Keheningannya menyakitkan, saat aku mengerti apa artinya.
Rasa sakitnya, yang tadinya terasa di pelipis, kemudian menyebar dangkal ke dahiku.
Saya bangun dari tempat tidur dan bergegas menuju kamar tambahan, sambil hampir berlari.
Gaun yang kukenakan saat jamuan makan tadi terus tersangkut di kakiku.
Aku tersandung dan terjatuh, tetapi aku terus berjalan, mengabaikan bisikan-bisikan para pelayan di rumah bangsawan.
Yang menungguku di kamar anak adalah dokter dan Eddie yang masih berbaring di tempat tidur.
Tidak butuh waktu lama bagi saya untuk menghadapi kenyataan yang kejam.
Napas anak itu terhenti. Tangannya menjadi semakin dingin.
Aku tidak akan pernah lagi memegang tangan kecilnya yang hangat.
Aku tidak akan lagi melihat bibir anakku mengoceh dengan menggemaskan.
Aku tidak akan lagi melihat bayanganku di mata cerah anakku.
Kematian mendadak anak saya bukanlah mimpi.
Itu kenyataan pahit.
“Aku tidak percaya…”
Saya menjerit dan meratap karena tidak tahan dengan kenyataan yang tidak tertahankan itu. Saya bahkan menampar dokter itu, menuntut agar dia menghidupkan kembali anak saya.
Tapi tidak ada yang berubah.
“Ibu! Eddie sangat mencintaimu.”
Anak yang paling mencintaiku telah pergi ke suatu tempat yang tidak akan pernah bisa dia kembalikan.
Saya merasa seolah-olah jatuh ke dalam jurang.
Tempat dimana tak ada keselamatan yang dapat menjangkauku.
☪︎ ִ ࣪𖤐 𐦍 ☾𖤓 ☪︎ ִ ࣪𖤐 𐦍 ☾𖤓
Hujan turun pada hari pemakaman anak saya.
Hujan yang mulai turun sejak pagi, bertambah deras seiring berjalannya waktu.
Rasanya seolah-olah langit sendiri tengah berduka atas kematian anakku, dan untuk sesaat, aku merasa sedikit terhibur dengan hal itu.

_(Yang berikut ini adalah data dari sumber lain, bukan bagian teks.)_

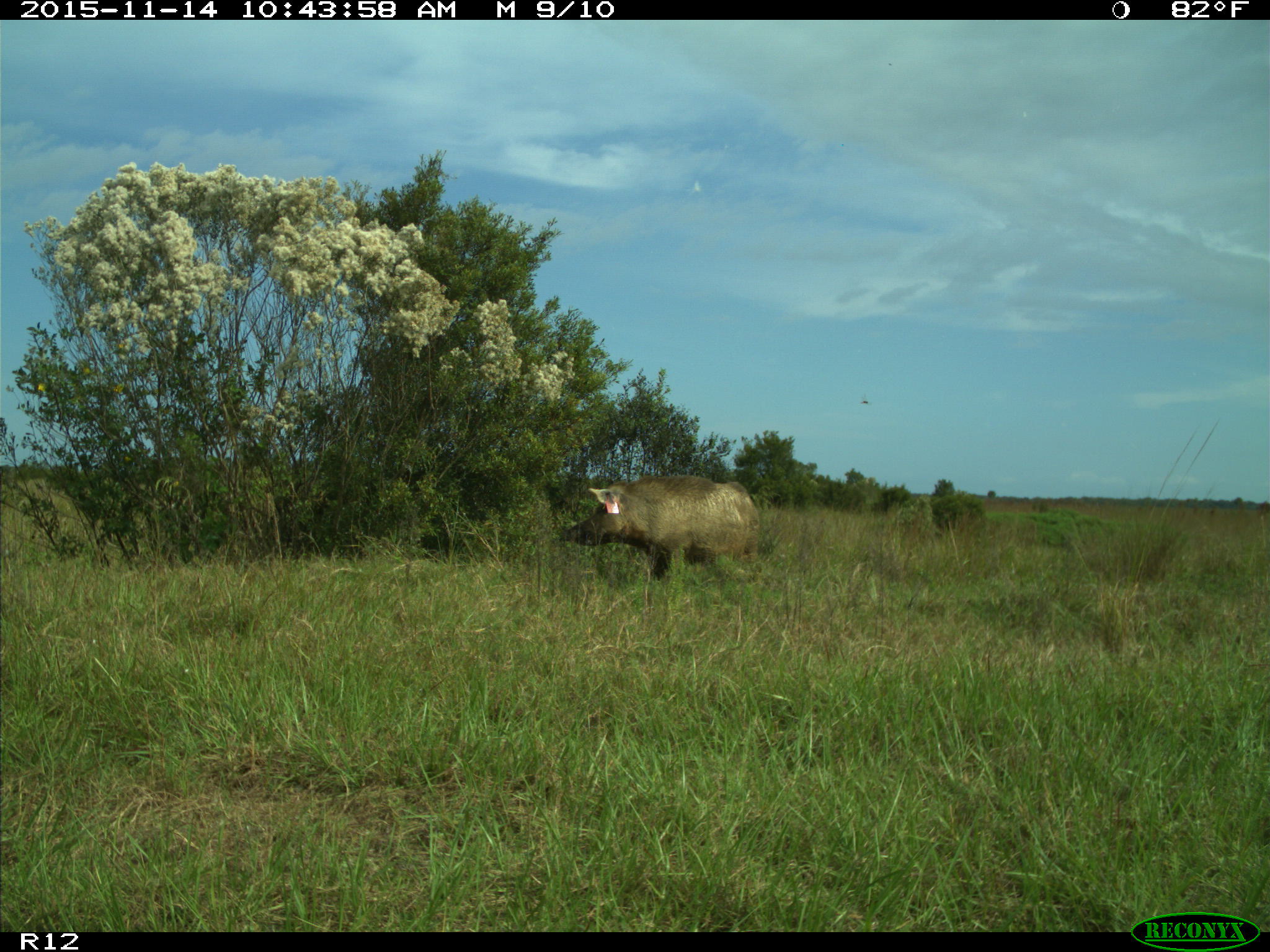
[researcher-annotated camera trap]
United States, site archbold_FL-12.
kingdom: Animalia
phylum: Chordata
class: Mammalia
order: Artiodactyla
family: Suidae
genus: Sus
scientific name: Sus scrofa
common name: wild boar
Sus scrofa (wild boar).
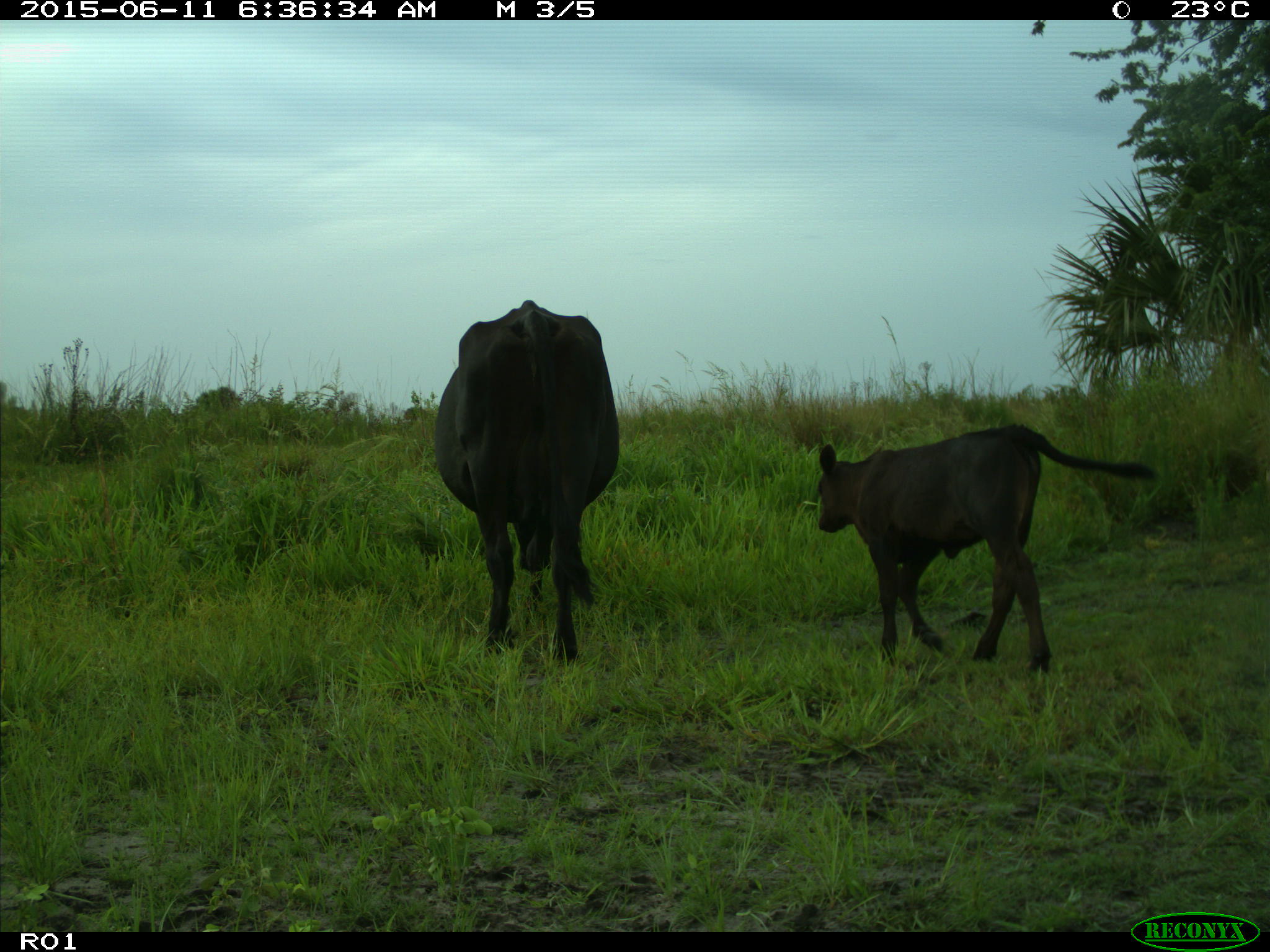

Namun itu hanyalah penghiburan sesaat, yang tidak dapat menyelamatkan saya.
Henderson kembali tepat saat pemakaman berakhir.
Sebagai kepala Keluarga Ducal Graham, dia tinggal di negara tetangga atas perintah kaisar.
Upacara pemakaman diadakan di kuil terbesar di ibu kota, dan saya memperhatikan dengan saksama—sangat saksama—saat Henderson berjalan menuju altar tempat peti jenazah anak kami dibaringkan.
Dia basah kuyup, seolah-olah dia tidak menggunakan payung.
Tetesan air hujan menempel di ujung rambutnya dan menetes di pipinya yang pucat. Henderson tidak berusaha menghapusnya.
Henderson menatap ke bawah ke arah anak itu, yang tampak lebih pucat darinya, untuk waktu yang lama.
Ekspresinya menunjukkan kekosongan yang mendalam.
Bahkan ketika peti mati kecil itu diturunkan ke tanah, Henderson tidak menangis.
Tak ada setetes air mata pun yang jatuh.
Dia hanya merasakan kesia-siaan atas kematian anak itu, tetapi tidak merasakan kesedihan. Setidaknya, begitulah yang terlihat oleh saya.
“Betapapun besarnya kebencianmu padaku, anak itu juga anakmu. Mengapa kamu tidak berduka?”
Aku ingin menanyakan hal itu kepadanya, tetapi akhirnya aku tetap diam.
Saya terlalu lelah karena menangis selama berhari-hari. Saya tidak punya kekuatan untuk berdebat atau mencurahkan emosi saya di hadapan Henderson.
Sepanjang acara pemakaman, kami tidak bertukar sepatah kata pun.
Dia hanya melirik ke arahku sesekali, dengan ekspresi yang tidak bisa aku baca dengan jelas.
☪︎ ִ ࣪𖤐 𐦍 ☾𖤓 ☪︎ ִ ࣪𖤐 𐦍 ☾𖤓
Hujan yang mulai turun sejak pagi akhirnya berhenti menjelang malam.
Malam itu, saat semua orang di perumahan sudah terlelap tidur, aku berbaring meringkuk di tempat tidur, sambil mengerjapkan mata perlahan.
Tubuhku sangat lelah, namun tidur tak kunjung tiba.
Anak saya telah terkubur di tanah yang dingin. Bagaimana saya bisa tidur dengan nyaman di tempat tidur yang hangat dan lembut?
Kenyamanan terasa seperti kemewahan.
“Edi…”
Aku membisikkan nama yang tak kunjung terjawab itu, sementara pikiranku melayang pada kematian mendadak anakku dan sikap dingin Henderson.